Team:Fudan/Measurement

Measurement of standard curves

No measurement is comparable if the data isn’t calibrated. calibration is always our first concern when it comes to measurement. To acquire precise standard curves, we strictly follow iGEM calibration protocols on fluorescent and Abs600. Results are shown as follows.

Figure 1~4 Particle OD600 standard curve and fluoresce standard curve captured from iGEM standard data analysis template, both shown in normal scale and log scale.

We would like to note that due to the precision limit of our 96-well plate reader, we can’t provide precise data when OD600 is below 0.002. However, we don’t believe that this would cause huge effect on our experimental data because all useful OD600 data we acquired in experiments are above 0.01. under this circumstance, distortion in standard curve doesn’t affect calibration of our experimental data.

Measurement: R0040 series

Protocols are well documented on R0040 part registry page. We also provide a link to PDF format of R0040 characterization protocol here: R0040 measurement.

As is documented in parts registry, this year our team constructed 3 parts: BBa_K3245007，BBa_K3245011 and BBa_K3245012 to characterize R0040. Therefore it’s crucial for us to maintain the repeatability of our data. To achieve this, each experiment group was repeated three times, and when sampling we put all Falcon tubes on ice to stop bacteria further growth so that the induction length was controlled to exactly one hour.

To ensure the reliability of our data, wild-type DH10B was used as the negative control.

Due to the usage of cytotoxic tetracycline as our inducer, we set a GFP constant expression system, BBa_K3245013, as the positive control to find its influence on the growth rate of Nissle 1917. Measurement is done by using a 96-well plate.
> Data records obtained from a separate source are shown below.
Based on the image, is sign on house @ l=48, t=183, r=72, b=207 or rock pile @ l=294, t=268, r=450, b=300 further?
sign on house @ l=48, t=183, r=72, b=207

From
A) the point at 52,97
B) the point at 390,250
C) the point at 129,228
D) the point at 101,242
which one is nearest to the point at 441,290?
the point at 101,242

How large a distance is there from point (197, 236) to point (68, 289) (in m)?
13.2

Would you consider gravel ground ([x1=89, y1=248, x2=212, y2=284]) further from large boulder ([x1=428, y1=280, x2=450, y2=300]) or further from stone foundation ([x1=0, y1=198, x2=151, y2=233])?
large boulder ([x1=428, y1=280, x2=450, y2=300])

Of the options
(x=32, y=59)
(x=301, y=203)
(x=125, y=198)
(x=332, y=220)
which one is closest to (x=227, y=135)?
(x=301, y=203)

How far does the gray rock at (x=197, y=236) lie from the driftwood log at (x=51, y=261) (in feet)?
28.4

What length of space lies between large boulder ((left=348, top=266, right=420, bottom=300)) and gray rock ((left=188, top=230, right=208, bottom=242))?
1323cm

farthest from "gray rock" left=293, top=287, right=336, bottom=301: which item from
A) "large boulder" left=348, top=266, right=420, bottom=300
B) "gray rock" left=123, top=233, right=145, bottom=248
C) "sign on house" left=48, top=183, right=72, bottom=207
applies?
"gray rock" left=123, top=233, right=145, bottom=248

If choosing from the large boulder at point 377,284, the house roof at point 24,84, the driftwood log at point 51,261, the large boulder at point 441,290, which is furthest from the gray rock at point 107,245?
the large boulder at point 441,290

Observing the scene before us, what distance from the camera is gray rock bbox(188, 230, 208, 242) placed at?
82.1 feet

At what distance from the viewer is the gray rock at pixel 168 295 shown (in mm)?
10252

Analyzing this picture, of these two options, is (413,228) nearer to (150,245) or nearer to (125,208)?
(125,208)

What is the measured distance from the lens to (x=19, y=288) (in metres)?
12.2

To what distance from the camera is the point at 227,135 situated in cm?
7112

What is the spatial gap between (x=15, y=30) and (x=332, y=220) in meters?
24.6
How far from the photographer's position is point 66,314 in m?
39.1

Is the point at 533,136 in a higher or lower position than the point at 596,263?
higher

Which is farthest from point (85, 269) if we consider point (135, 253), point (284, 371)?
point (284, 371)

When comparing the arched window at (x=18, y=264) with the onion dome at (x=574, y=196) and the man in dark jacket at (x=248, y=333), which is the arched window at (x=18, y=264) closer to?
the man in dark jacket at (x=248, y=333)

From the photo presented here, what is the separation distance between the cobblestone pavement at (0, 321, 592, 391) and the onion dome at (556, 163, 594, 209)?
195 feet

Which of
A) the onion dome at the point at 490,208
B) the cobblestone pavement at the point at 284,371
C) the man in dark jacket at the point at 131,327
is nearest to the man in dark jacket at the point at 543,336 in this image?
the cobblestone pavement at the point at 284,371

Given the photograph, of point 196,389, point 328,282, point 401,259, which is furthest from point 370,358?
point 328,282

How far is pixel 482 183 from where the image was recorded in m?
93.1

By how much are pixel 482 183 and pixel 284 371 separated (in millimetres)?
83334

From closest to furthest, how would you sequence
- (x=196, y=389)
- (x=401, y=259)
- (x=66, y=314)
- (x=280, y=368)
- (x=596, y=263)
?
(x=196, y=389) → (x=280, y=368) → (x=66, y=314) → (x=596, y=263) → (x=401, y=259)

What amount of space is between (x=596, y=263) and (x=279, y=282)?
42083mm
Calibration of data is produced according to the standard curve mentioned above by using ‘iGEM 2019 Data Analysis Template Fluorescence Standard Curve Protocol v2’. By conducting calibration, we eliminated potential influence of individual difference among bacteria, thus enabling our data to be more comparable.

Measurement: R0062 series

protocols are well documented on R0062 part registry page. We also provide a link to PDF format of R0040 characterization protocol here: R0062 measurement.

Since R0062 and R0040 are both regulatory promoters, we focused on acquiring more accurate data to perform better measurement. To avoid background noise from disturbing our results, we set wild type DH10B as negative control. Data are acquired and calibrated the same way as we did to R0040 data.

It is notable that we set up a new method of characterizing luxpR family promoters for future teams. We first proposed to use OD-MEFL/particle to characterize luxpR and its analogies.

We discovered that, the more plasmid transformed into bacteria, the slower it grows. Under this circumstance, incubation time no longer stands completely for growing stage or concentration of bacteria, but we can always use OD600 to precisely represent bacteria concentration. So we drew OD600-MEFL/particle curve and conducted nonlinear regression on it.

Of the four fitted value, what we care about most is the exponent that is above 1. In this case it’s B. This B stands for robustness of this luxpR promoter. The higher exponent value a luxpR promoter shows, the stronger ‘switch character’it has. In our project luxpR-HS100(BBa_K3245009) reached over 2 in B value, which means that it has strong robustness and that our modification was successful in an unexpected aspect——improving the robustness of a regulatory promoter. Teams in the future that wants to characterize luxpR family promoters can all benefit from this new analyzing method that we put forward.